He willed himself asleep but before he could get there, she said softly, so that he could just barely hear her above the fire’s crackling and the sporadic yammering of a coyote. “I was born in Maryland. My family is wealthy. Civilized and wealthy. We’re descendants of the French painter, Delacroix, whom I’m sure you’ve never heard of.”

“He teach you how to shoot rattlesnakes?”

Her voice owned the timber of strained patience. “He’s dead. Long dead.”

“What’s your family’s business?”

“They deal in rare art and antiquities, when they deal in anything. For the most part, they entertain and they travel…and they enjoy the finer things in life. They educate themselves. They’re good people, though. Not spoiled. They give money to the poor.”

Longarm poked his hat brim up onto his head and rose onto his elbows, scowling at her skeptically. “If you came from all that, how in hell did you end up out West, workin’ for the Pinkertons?”
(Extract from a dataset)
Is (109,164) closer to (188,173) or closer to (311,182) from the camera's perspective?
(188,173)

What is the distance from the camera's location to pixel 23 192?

“None of that was enough for me. I’ve always had an adventurous edge. When I completed finishing school, I fell in love with a wonderful young man. But…I just couldn’t marry him. I’m not sure why. My heart fairly boiled with the need to see the world, to experience the world on a grand if often violent scale.”

She looked at him, the fire dancing in her hazel eyes. “I know it probably doesn’t make sense. I wouldn’t expect anyone else to understand. Someday, when I’m ready, I’ll return home and take up life where I left it there…educating myself and entertaining and appreciating art and ancient relics from the Greeks and Romans. I’ll travel to Greece and Turkey, and my beau and I will marry in Paris.”

“You stay in communication with him?”

She studied the fire thoughtfully, shook her head. “No.”

“How do you know he’s waitin’?”

“Oh, I know.” Her mouth corners lifted a confident smile.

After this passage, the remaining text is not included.